Hemen elimi yüzümü yıkadım. Kahvaltı bile yapmadan çıkmam gerekiyordu. Üstüme bir tshirt altıma da jean giydim. Siyah saçlarımı at kuruğu yapıp evden çıktım.
***
Ders bitmişti. Eşyalarımı çantama yerleştirmekle meşguldüm. Sınıfta bir ben bir de inek ömer vardık. O da notlarını gözden geçiriyordu herhalde.
Çantamı koluma takıp sınıftan çıktım. Biraz karnım acıkmıştı. Bir şeyler yemek için okulun kafesine gidip ıssız bir köşeye çantamı yerleştirdim. Buradaki insanları hiç sıcak bulmuyordum. Hepsi zengin züppesiydi. Ben de okulun burslu öğrencilerinden biriydim zaten.
Tostumu ve içeceğimi alıp tekrar masama geçtim. Beş dakika içinde tostu ve meyve suyunu mideme indirdim. Canım sıkılınca da insanları gözlemlemeye başladım. Herkesin ayrı bir derdi vardı. Biri sevgilisini memnun etme çabasında, bir diğeri ders çalışma çabasındaydı. Derken mükemmel üçlümüz de gelmişti. Buğra, Ali ve Mustafa üçlüsü.
Bunlar okulumuzun babaları gibiydi. Kendilerini bir bok sanan, her gece yataklarına başka bir hatun alan, baba parası yiyen gevşeklerden başka bir şey değillerdi. Neredeyse okuldaki tüm kızlar onların dikkatini çekmeye çalışıyorlardı. Ne kadar da küçük düşürücü bir davranış!
O an Buğra denen esmer çocukla göz göze geldik. Gerçekten çok yakışıklıydı. Resmen 1.95 falandı.
Hemen gözlerini benden ayırdı ve bir yere oturdu. Ali ve Mustafa da bir şeyler alıp yanına geçti. Daha fazla bakmak istemiyordum. Yanlış anlayabilirlerdi.
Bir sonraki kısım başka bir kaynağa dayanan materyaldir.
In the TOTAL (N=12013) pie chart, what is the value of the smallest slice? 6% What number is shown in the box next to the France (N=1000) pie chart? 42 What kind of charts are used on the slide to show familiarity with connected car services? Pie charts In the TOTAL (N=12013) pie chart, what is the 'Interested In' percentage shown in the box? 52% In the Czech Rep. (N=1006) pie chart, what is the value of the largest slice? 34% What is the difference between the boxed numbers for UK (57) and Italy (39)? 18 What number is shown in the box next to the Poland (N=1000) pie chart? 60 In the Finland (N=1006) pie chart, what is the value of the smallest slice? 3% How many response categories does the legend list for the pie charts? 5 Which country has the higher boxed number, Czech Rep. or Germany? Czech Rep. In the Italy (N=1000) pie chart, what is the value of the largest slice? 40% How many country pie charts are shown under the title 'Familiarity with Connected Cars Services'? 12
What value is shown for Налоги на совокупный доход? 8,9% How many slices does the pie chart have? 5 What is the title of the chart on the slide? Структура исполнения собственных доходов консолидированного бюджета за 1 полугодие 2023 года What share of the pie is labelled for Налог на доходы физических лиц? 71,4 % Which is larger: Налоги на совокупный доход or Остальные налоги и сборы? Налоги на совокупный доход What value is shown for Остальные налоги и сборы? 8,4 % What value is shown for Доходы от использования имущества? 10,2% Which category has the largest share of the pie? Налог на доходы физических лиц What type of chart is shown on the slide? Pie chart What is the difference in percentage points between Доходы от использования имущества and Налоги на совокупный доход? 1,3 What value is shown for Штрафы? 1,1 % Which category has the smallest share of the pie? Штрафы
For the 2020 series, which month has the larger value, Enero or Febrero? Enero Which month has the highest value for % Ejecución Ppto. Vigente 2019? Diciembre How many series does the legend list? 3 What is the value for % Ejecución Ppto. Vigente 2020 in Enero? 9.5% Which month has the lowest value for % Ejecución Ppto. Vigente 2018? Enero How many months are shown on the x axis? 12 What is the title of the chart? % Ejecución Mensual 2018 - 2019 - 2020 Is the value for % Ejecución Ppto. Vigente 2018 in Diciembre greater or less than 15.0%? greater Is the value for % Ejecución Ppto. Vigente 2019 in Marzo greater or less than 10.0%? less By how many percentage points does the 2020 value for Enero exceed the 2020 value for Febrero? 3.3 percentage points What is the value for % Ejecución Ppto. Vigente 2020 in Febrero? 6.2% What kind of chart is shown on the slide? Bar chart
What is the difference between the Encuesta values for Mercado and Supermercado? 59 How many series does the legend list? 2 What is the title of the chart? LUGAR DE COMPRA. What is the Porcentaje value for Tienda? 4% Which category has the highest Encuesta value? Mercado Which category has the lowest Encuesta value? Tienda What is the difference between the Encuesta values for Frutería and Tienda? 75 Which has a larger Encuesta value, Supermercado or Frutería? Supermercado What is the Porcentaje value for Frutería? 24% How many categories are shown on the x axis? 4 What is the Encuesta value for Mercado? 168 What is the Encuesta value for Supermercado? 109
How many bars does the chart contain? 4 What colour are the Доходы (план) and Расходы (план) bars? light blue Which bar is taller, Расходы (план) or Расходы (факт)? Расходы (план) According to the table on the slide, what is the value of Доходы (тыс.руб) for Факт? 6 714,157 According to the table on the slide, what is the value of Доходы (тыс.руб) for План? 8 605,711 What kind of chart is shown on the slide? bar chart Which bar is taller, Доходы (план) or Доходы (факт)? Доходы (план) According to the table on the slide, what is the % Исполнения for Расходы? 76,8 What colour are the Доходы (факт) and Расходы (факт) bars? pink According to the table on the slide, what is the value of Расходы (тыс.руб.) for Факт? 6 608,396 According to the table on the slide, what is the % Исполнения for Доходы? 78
Kafamı başka yöne çevirdim ve insanları izlemeye devam ettim. O anda karşı masadaki bir çift dikkatimi çekti. Aslında çift oldukları konusunda biraz tedirgindim çünkü çocuk kıza ezici kelimeler sarf ediyordu.
''Ya sen bir kendine bak bir de bana bak. Ne cüretle gelip bana bunları söylüyorsun. Eziksin kızım sen. Hatta şu an burada beni de düşürüyorsun. Hadi varoş başka kapıya!'' gözlerimden kan fışkırıyordu. Çocuğun beynini patlatmak istiyordum ve yapacaktım da.
Ani bir hareketle sandalyemi geriye ittim. Ani bir sessizlik oldu. Herkesin gözü üzerimdeydi. Karşı masaya doğru ilerledim. Elim yumruk şeklini almıştı ve çok sinirliydim.
''Bana baksana sen! Sen kendine adam mı diyorsun? Babanın parasıyla hava atınca adam mı oluyorsun? Zavallı bir kızı insanların içinde ezince adam mı oluyorsun? Cevap versene! Dur ben cevap veriyim. Hayır olmuyorsun! Sen var ya sen bok beyinliden başka bir şey değilsin. O kadar eziksin ki şu an senle aynı havayı soluduğum için kendimden utanıyorum. Bir daha böyle bir şeye şahit olursam seni paralarım duydun mu?'' Çocuk ağzı açıkta kalmış şekilde dediklerimi sindirmeye çalışıyordu. O anda herkesin beni izlediğini fark ettim.